Please turn everything from the line containing "As can be observed" down to the line containing "600, 110) →" into a Markdown table with the columns Row and Line, skipping blank lines.

» **Supplied entries**
— begin —

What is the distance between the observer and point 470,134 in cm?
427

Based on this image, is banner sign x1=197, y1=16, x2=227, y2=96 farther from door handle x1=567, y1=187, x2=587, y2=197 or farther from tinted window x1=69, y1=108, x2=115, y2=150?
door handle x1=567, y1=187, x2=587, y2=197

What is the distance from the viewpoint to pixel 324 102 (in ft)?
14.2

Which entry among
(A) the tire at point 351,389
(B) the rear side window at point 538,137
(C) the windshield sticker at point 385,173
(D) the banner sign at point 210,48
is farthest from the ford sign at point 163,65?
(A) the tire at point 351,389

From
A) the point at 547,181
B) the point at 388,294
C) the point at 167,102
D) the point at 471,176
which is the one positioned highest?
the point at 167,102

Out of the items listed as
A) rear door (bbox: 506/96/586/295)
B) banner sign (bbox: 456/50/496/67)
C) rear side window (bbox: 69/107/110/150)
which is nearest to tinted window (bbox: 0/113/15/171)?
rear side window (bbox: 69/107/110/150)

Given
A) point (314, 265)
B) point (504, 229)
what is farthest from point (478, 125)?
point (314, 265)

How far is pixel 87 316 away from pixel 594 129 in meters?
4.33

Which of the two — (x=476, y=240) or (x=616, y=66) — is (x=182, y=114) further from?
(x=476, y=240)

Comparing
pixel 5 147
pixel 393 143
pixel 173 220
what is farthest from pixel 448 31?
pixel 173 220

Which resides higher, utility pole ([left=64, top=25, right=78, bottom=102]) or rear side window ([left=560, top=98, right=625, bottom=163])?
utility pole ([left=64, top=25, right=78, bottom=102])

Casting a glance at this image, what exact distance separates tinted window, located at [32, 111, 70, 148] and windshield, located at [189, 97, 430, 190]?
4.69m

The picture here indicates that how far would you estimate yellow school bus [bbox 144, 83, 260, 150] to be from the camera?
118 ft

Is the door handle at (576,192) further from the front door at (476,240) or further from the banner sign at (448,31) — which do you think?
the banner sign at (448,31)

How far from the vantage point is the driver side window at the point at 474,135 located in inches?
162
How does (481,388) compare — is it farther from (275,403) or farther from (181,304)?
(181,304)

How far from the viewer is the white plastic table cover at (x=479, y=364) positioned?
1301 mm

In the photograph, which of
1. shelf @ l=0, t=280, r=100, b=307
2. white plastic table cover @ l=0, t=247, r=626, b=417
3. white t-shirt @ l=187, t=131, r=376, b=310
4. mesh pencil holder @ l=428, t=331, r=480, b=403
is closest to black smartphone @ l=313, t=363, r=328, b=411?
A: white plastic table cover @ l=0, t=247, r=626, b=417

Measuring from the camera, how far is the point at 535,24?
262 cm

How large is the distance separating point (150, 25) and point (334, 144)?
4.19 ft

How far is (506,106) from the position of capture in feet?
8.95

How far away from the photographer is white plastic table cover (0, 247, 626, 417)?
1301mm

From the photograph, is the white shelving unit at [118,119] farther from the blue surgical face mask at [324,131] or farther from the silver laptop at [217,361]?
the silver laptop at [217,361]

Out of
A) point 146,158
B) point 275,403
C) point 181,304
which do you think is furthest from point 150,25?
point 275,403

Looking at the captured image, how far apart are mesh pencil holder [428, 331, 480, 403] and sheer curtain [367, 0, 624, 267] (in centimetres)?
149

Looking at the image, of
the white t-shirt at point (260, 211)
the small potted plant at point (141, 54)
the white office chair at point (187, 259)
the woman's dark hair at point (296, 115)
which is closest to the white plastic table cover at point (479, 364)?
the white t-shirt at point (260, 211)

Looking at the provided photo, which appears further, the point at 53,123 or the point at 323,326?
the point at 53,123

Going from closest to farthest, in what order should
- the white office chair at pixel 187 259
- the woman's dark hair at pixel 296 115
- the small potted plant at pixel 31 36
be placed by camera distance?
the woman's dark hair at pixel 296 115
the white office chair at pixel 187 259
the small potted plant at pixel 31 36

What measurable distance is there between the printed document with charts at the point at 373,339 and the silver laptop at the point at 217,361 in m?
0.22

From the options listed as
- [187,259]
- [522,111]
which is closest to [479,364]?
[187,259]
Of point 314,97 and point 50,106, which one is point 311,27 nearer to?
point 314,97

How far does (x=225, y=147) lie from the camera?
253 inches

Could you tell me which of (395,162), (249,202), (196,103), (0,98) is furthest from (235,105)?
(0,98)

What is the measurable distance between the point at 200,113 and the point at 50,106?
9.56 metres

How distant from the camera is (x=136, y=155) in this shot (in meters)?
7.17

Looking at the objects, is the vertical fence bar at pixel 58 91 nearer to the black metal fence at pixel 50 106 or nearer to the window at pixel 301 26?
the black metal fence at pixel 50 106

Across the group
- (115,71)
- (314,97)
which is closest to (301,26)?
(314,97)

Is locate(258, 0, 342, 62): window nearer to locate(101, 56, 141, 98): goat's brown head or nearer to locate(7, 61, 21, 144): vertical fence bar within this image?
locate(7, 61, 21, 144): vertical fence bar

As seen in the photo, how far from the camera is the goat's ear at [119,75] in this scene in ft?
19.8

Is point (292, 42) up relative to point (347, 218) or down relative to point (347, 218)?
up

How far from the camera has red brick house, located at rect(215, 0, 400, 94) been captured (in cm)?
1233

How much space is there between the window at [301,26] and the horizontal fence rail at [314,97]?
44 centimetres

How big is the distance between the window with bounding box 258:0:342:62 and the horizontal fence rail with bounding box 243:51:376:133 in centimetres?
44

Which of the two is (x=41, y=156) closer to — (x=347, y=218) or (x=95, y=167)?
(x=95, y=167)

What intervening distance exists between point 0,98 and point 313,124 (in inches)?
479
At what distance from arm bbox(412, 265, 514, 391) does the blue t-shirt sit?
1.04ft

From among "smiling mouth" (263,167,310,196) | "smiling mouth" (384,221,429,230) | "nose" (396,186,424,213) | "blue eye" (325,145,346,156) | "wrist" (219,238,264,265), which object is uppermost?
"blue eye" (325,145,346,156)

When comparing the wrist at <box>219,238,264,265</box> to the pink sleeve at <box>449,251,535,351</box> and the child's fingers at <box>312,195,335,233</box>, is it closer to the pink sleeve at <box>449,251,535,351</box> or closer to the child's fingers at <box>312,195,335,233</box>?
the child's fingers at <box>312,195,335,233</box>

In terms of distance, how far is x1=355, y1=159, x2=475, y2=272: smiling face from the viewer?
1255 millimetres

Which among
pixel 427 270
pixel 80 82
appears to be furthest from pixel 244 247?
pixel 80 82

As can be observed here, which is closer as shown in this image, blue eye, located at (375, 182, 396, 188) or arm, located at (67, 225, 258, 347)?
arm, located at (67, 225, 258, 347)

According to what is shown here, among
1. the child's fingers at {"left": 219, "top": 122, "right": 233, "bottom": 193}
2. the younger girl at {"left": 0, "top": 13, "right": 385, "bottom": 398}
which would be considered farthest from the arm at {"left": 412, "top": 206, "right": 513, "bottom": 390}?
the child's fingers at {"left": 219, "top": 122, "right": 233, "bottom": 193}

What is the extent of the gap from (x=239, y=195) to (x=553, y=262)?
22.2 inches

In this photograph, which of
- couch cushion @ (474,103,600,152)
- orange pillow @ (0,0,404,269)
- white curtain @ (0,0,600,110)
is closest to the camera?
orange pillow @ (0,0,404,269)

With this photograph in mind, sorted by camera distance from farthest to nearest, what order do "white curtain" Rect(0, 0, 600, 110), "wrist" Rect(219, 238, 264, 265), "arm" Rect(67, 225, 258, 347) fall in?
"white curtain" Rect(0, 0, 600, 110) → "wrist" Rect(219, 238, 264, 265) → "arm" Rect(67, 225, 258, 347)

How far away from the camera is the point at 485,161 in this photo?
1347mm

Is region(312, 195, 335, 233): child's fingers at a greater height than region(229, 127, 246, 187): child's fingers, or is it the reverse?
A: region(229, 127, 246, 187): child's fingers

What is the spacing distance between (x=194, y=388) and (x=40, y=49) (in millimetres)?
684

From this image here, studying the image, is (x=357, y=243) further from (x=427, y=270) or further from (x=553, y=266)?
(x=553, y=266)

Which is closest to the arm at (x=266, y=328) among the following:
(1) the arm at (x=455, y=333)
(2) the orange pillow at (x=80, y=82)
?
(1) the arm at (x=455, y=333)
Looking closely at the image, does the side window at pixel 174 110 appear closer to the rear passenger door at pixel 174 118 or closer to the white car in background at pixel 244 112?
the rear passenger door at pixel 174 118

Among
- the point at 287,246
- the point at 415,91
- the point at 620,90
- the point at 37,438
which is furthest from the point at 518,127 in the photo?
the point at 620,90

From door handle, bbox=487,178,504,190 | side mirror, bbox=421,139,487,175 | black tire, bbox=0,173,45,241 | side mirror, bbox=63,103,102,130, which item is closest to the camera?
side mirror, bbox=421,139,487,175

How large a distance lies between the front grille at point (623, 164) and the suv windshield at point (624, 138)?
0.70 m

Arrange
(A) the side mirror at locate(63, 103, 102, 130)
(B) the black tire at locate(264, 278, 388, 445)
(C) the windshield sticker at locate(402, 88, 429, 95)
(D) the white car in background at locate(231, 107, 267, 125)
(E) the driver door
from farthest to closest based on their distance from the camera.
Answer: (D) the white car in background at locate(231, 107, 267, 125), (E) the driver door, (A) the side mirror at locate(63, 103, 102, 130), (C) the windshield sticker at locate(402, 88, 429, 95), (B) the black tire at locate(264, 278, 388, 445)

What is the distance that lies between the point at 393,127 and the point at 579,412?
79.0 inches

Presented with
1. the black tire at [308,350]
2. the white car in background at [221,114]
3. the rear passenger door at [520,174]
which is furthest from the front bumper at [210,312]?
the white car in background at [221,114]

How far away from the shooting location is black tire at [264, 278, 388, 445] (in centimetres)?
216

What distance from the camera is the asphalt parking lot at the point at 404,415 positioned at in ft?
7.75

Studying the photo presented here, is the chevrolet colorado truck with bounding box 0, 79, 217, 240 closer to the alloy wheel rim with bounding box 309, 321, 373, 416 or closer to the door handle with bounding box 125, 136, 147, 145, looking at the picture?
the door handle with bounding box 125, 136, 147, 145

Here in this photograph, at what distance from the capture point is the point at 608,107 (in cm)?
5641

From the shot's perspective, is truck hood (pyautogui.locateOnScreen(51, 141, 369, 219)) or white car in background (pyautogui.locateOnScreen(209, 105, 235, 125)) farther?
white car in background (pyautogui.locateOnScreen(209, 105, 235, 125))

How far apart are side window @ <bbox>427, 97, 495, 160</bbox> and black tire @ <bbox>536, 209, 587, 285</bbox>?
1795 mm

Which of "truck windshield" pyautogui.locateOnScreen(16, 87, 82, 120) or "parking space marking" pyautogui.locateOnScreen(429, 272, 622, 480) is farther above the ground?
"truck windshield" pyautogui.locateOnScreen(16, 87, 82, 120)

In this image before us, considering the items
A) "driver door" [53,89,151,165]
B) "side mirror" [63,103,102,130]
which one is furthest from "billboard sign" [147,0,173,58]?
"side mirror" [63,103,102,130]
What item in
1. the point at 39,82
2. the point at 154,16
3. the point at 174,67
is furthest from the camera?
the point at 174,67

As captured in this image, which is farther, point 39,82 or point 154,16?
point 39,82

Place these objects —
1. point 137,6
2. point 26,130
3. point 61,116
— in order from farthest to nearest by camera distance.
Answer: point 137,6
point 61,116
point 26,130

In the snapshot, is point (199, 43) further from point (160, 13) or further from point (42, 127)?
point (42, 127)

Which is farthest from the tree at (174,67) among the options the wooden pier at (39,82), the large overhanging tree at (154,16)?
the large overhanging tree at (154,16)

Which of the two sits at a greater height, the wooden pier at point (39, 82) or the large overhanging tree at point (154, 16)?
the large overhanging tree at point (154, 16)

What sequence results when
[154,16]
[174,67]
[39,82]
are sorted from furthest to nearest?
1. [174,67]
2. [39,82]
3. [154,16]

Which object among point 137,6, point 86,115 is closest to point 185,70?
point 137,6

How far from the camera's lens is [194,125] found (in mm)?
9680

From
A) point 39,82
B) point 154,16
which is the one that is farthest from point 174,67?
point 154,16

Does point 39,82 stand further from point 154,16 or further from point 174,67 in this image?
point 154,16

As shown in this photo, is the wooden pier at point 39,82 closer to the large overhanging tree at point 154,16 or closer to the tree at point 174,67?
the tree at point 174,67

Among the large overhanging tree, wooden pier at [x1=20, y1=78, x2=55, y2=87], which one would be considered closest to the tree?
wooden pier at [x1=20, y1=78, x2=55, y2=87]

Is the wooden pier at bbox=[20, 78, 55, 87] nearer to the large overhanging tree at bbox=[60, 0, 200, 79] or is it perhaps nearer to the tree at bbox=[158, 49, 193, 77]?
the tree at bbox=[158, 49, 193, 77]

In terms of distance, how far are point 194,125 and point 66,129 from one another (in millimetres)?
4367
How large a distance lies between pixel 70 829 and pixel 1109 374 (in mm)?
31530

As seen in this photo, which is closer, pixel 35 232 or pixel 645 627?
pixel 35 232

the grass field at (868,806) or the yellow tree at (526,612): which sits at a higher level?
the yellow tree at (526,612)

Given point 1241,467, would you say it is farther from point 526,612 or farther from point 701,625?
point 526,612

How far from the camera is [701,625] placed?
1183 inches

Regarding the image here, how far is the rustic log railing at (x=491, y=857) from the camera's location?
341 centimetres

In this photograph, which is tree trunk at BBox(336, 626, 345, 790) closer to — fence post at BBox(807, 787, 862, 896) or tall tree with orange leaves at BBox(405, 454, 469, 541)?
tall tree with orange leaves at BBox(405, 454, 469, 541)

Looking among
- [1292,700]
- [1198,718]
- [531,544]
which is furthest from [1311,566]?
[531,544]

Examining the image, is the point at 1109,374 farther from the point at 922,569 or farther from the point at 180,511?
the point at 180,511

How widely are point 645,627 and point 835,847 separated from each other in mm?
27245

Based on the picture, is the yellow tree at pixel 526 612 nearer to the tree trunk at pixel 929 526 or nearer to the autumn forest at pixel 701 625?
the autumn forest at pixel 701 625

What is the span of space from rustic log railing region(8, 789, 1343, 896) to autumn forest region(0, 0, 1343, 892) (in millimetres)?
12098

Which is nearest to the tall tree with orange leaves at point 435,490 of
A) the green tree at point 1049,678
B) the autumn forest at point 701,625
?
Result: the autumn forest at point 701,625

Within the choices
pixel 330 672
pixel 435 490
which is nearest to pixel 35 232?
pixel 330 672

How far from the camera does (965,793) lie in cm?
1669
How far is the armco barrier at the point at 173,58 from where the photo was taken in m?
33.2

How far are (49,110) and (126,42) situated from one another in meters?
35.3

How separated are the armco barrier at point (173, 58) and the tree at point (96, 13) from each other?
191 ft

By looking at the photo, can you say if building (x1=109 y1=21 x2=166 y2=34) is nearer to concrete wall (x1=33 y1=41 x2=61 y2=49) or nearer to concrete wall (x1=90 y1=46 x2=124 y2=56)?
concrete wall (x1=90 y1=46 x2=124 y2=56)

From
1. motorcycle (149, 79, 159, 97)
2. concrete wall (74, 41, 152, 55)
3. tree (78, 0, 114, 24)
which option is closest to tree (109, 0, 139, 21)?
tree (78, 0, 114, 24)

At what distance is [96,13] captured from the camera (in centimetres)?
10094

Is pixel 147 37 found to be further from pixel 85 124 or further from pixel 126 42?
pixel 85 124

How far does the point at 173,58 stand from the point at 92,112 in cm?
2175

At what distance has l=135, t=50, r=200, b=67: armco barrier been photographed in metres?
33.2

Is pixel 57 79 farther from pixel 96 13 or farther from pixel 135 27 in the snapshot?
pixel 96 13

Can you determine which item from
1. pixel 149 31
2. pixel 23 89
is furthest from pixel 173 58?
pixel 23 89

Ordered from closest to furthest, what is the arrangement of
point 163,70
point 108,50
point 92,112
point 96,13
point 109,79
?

— end —

» **Exercise result**
| Row | Line |
|---|---|
| 1 | As can be observed here, which is closer as shown in this image, blue eye, located at (375, 182, 396, 188) or arm, located at (67, 225, 258, 347)? |
| 2 | arm, located at (67, 225, 258, 347) |
| 3 | According to what is shown here, among |
| 4 | 1. the child's fingers at {"left": 219, "top": 122, "right": 233, "bottom": 193} |
| 5 | 2. the younger girl at {"left": 0, "top": 13, "right": 385, "bottom": 398} |
| 6 | which would be considered farthest from the arm at {"left": 412, "top": 206, "right": 513, "bottom": 390}? |
| 7 | the child's fingers at {"left": 219, "top": 122, "right": 233, "bottom": 193} |
| 8 | What is the extent of the gap from (x=239, y=195) to (x=553, y=262)? |
| 9 | 22.2 inches |
| 10 | In this photograph, which of |
| 11 | - couch cushion @ (474,103,600,152) |
| 12 | - orange pillow @ (0,0,404,269) |
| 13 | - white curtain @ (0,0,600,110) |
| 14 | is closest to the camera? |
| 15 | orange pillow @ (0,0,404,269) |
| 16 | With this photograph in mind, sorted by camera distance from farthest to nearest, what order do "white curtain" Rect(0, 0, 600, 110), "wrist" Rect(219, 238, 264, 265), "arm" Rect(67, 225, 258, 347) fall in? |
| 17 | "white curtain" Rect(0, 0, 600, 110) → "wrist" Rect(219, 238, 264, 265) → "arm" Rect(67, 225, 258, 347) |